(Page)
———
It was a restaurant in Guanzhou, China. I couldn't speak enough Chinese to order anything. (My Chinese is limited to "Excuse me, foreigh devil.") The waiter couldn't speak English. So he brought me sweet and sour pork. (They've learned that's a safe bet with westerners.)
I didn't eat there again. No hard feelings. And the pork was okay. But I wanted to be able to order from the whole menu. So, in future, I made sure to pick a place with an English menu.
On a related topic, there are two good letters from Sebastien Emard and Sylvain Cyr in Letters to the Editor. I don't agree with them in that I don't agree that the language of commercial signs should be imposed by law. But the two letters are reasonable in tone, and well-written. They're discussable.
However, there is also a third letter. Sign Law is use of force. This one shows how far off the rails such an argument can get. It invokes how our veterans fought for freedom of expression. Well, that's a crock from the start. Our freedom of expresseion was never threatened in any war. That has nothing to do with the issue.
Nor is bilingualism forced on us, at least not if we're English. French pretty well have to learn English to survive. That's not law, just a practical matter.
———
(Material provided)
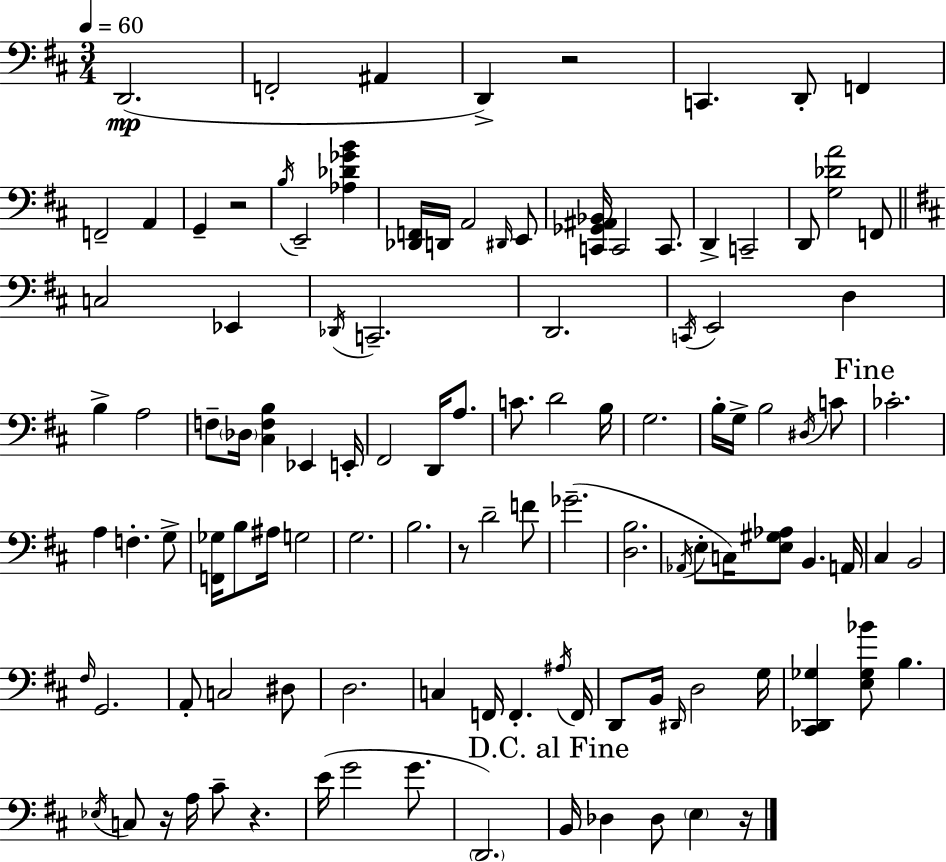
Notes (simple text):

D2/h. F2/h A#2/q D2/q R/h C2/q. D2/e F2/q F2/h A2/q G2/q R/h B3/s E2/h [Ab3,Db4,Gb4,B4]/q [Db2,F2]/s D2/s A2/h D#2/s E2/e [C2,Gb2,A#2,Bb2]/s C2/h C2/e. D2/q C2/h D2/e [G3,Db4,A4]/h F2/e C3/h Eb2/q Db2/s C2/h. D2/h. C2/s E2/h D3/q B3/q A3/h F3/e Db3/s [C#3,F3,B3]/q Eb2/q E2/s F#2/h D2/s A3/e. C4/e. D4/h B3/s G3/h. B3/s G3/s B3/h D#3/s C4/e CES4/h. A3/q F3/q. G3/e [F2,Gb3]/s B3/e A#3/s G3/h G3/h. B3/h. R/e D4/h F4/e Gb4/h. [D3,B3]/h. Ab2/s E3/e C3/s [E3,G#3,Ab3]/e B2/q. A2/s C#3/q B2/h F#3/s G2/h. A2/e C3/h D#3/e D3/h. C3/q F2/s F2/q. A#3/s F2/s D2/e B2/s D#2/s D3/h G3/s [C#2,Db2,Gb3]/q [E3,Gb3,Bb4]/e B3/q. Eb3/s C3/e R/s A3/s C#4/e R/q. E4/s G4/h G4/e. D2/h. B2/s Db3/q Db3/e E3/q R/s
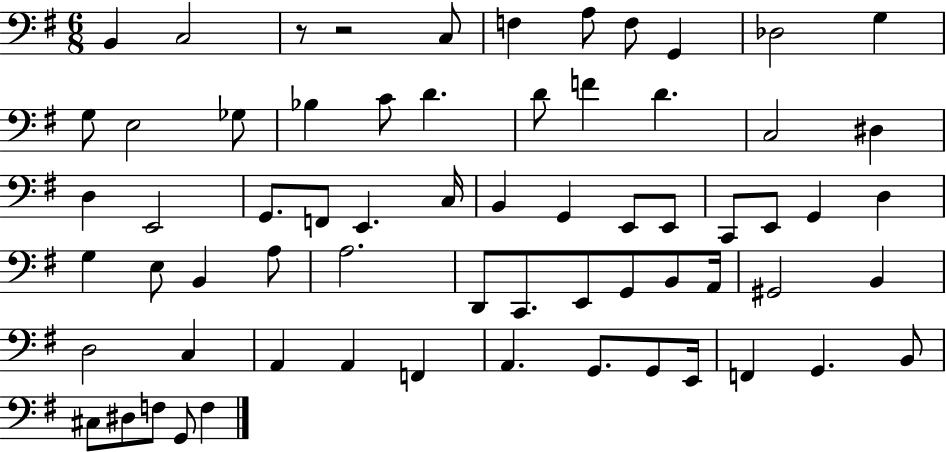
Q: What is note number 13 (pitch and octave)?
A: Bb3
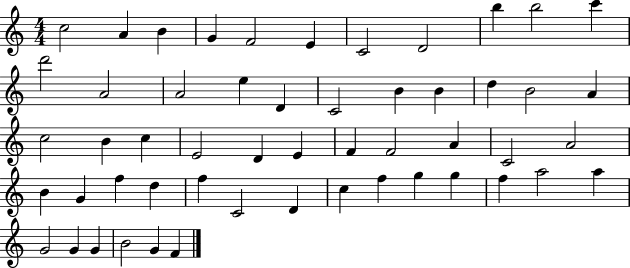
———
Write the next part of the piece about language and commercial sign laws, starting right after its final sentence.

Then we get the reference to culture. Please, if we must get into a language debate, let's forget the word culture. Nobody know what it means. Exactly what is the Acadian culture of the ;province? What is the English culture? If any of us were to meet any of our ancestors of 500 years ago, we'd have almost nothing in common. Heck, it can be tough enough with parents.
For that matter you can find masses of cultural differences between any two social groups of Acadians - or any two social groups of English. I don't have the same culture as Mr. Alward. (Thank God for small mercies.)
There is no such thing as a neat, little culture, a sort of package. There is also no such thing as preserving a culture. If we did, we'd still be cutting down trees with stone axes. The world changes. You and your culture change with it. If you don't, then neither you nor your culture survives at all. Both sides in the language debate should understand that.
That said, I oppose resort to a sign law for private business. I should certainly like the signs to be there. But doing it by law breeds precisely the over-the-top reaction we read in "Sign law is a use of force."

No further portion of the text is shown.